Karl Nolle, MdL
Dresdner Blättl, Zeitung der PDS Dresden 2/01, 02.02.2001
Bündnisverhandlungen der Dresdner Opposition über ein gemeinsames Vorgehen
PDS will erst Chancen von Roßberg ermitteln
DRESDEN. Seit mehreren Wochen verhandeln Delegationen von PDS, SPD, Grünen und der Bürgerinitiative "OB für Dresden" über ein gemeinsames Vorgehen bei der Oberbürgermeisterwahl. Diese Verhandlungen wurden wieder möglich, nachdem der designierte SPD-Kandidat Karl Nolle Anfang des Jahres seinen Rückzug von der Kandidatur erklärte.
Presseberichten der vergangenen Tage war zu entnehmen, dass einer der in der Diskussion befindlichen Namen der von Ingolf Roßberg ist, von 1990- '94 FDP-Stadtentwicklungsdezernent in Dresden. Seit mehreren Monaten ist er in gleicher Funktion in Wuppertal tätig. In den vergangenen Jahren, insbesondere in seiner Zeit als Stadtrat von 1994-'99 gab es zwischen ihm und der PDS-Fraktion in etlichen Punkten Übereinstimmung: bei der Eigenbetriebsbildung der Krankenhäuser, bei der Ansiedlung des VW-Werkes am Straßburger Platz oder bei der Auseinandersetzung über den Ausbau der Königsbrücker Straße. Offen kritisierte er die FDP-Stadträte in der laufenden Wahlperiode für ihren Antrag, das Quorum für Bürgerbegehren von 5 auf 15% zu erhöhen.
Nichtsdestotrotz ist Herr Roßberg Mitglied einer Partei, die im Dresdner Stadtrat in allen wichtigen Fragen eine völlig entgegengesetzte Politik zu der der PDS betreibt.

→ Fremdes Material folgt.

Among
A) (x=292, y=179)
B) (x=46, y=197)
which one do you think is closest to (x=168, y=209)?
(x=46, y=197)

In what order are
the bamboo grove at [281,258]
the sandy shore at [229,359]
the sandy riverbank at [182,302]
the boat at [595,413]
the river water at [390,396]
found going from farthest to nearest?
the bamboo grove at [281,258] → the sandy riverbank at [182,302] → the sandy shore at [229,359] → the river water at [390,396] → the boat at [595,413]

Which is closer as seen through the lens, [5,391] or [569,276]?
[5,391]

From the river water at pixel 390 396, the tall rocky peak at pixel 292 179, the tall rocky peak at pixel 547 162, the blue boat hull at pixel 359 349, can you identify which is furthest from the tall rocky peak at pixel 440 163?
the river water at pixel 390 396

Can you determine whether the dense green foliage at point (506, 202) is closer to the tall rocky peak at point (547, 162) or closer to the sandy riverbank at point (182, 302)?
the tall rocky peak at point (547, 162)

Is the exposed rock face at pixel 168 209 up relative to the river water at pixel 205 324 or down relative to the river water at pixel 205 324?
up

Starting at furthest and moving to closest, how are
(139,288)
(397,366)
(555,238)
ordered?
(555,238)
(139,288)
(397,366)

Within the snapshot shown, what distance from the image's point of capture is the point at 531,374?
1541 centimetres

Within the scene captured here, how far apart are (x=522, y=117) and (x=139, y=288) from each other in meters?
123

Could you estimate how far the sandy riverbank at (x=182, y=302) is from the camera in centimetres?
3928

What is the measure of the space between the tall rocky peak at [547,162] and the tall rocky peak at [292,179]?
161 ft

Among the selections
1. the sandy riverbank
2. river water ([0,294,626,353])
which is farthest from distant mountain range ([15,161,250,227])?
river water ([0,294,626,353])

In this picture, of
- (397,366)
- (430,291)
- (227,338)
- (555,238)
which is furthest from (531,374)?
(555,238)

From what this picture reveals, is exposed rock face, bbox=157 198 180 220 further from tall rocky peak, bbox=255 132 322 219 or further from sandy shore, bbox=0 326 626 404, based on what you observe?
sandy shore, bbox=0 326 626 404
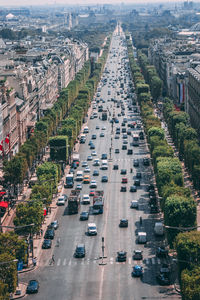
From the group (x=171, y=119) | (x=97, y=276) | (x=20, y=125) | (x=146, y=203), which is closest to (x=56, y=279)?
(x=97, y=276)

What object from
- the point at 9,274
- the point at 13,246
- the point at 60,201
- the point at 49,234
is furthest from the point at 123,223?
the point at 9,274

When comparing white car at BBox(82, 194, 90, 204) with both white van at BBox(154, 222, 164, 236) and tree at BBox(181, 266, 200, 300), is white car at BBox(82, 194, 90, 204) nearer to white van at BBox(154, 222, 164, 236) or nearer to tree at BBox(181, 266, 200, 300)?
white van at BBox(154, 222, 164, 236)

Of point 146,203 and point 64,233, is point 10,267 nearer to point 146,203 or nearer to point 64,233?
point 64,233

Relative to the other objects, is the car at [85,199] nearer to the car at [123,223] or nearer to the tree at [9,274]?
the car at [123,223]

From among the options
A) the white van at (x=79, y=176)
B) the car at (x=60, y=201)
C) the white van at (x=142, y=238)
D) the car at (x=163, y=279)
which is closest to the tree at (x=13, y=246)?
the car at (x=163, y=279)

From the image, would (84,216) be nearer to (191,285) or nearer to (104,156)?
(191,285)

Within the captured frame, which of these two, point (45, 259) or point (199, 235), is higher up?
point (199, 235)

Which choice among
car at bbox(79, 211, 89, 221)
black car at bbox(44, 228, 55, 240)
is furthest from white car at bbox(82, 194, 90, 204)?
black car at bbox(44, 228, 55, 240)

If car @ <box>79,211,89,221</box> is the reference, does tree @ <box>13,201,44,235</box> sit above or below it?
above
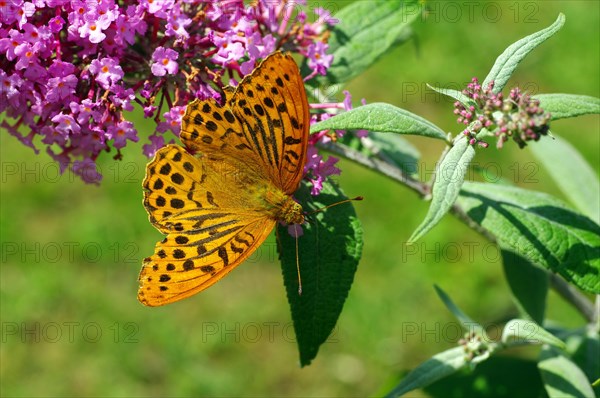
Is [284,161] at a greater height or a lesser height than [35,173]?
greater

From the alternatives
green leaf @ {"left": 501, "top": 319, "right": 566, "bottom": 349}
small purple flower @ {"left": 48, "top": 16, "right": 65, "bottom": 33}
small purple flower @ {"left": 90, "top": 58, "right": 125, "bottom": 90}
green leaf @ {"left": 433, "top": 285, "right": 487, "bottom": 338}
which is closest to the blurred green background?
green leaf @ {"left": 433, "top": 285, "right": 487, "bottom": 338}

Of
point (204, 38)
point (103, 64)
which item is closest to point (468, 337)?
point (204, 38)

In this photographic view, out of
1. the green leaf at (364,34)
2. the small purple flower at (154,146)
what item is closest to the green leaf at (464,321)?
the green leaf at (364,34)

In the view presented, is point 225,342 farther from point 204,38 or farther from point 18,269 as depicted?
point 204,38

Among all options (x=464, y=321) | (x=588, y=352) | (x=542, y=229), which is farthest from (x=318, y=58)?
(x=588, y=352)

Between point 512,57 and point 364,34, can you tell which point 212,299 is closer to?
point 364,34

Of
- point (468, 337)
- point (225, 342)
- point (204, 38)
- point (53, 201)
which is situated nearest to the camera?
point (204, 38)
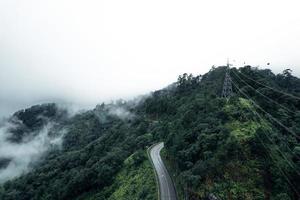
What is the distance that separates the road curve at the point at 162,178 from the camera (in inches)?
1949

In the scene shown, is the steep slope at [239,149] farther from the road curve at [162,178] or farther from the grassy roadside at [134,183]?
the grassy roadside at [134,183]

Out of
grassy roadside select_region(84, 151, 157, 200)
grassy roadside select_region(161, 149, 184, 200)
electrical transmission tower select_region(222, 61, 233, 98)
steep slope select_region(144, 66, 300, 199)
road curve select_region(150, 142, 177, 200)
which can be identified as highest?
electrical transmission tower select_region(222, 61, 233, 98)

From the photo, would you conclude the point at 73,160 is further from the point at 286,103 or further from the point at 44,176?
the point at 286,103

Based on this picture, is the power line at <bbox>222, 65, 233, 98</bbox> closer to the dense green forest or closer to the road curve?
the dense green forest

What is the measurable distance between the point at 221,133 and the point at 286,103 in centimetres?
2476

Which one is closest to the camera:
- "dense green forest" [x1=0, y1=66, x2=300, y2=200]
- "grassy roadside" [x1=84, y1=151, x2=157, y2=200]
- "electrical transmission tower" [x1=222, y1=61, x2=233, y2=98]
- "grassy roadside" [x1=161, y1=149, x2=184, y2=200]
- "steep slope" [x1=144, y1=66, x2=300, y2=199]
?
"steep slope" [x1=144, y1=66, x2=300, y2=199]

Das mindeste, was von ihm zu verlangen ist, wäre aus Sicht der PDS also eine deutliche Distanzierung von der Politik der FDP in Dresden und von der Koalition, der sie zur Mehrheit verhilft. Ein entsprechendes Eckpunktepapier wird derzeit von den Oppositionsparteien und der Bürgerinitiative vorbereitet.
Die PDS hat darüber hinaus stets erklärt, sie würde auf der Oppositionsseite denjenigen Kandidaten unterstützen, der die besten Chancen auf einen Sieg hat. Klar ist, dass sich die Chancen eines jeden Kandidaten erhöhen, wenn er von der gesamten Opposition unterstützt wird. Ebenso klar ist aber auch, dass die Unterstützung durch drei Parteien noch lange nicht die Addierung ihrer Wählerstimmen zur Folge hat. Ein zum Nachdenken anregendes Beispiel dafür erlebten wir in Meißen, als die PDS den SPD-Landratskandidaten unterstützte und dieser am Ende weniger Stimmen gewann, als beide Parteien allein zu erreichen in der Lage sind. Bündnisse sind also kein Selbstzweck, sondern machen nur Sinn, wenn sie tatsächlich zu einem deutlich besseren Ergebnis führen als es für alle Beteiligten im Alleingang möglich wäre. Die Chancen eines möglichen Oppositionskandidaten Roßberg wären also in jedem Fall zu ermitteln, bevor sich die PDS auf seine Unterstützung festlegt.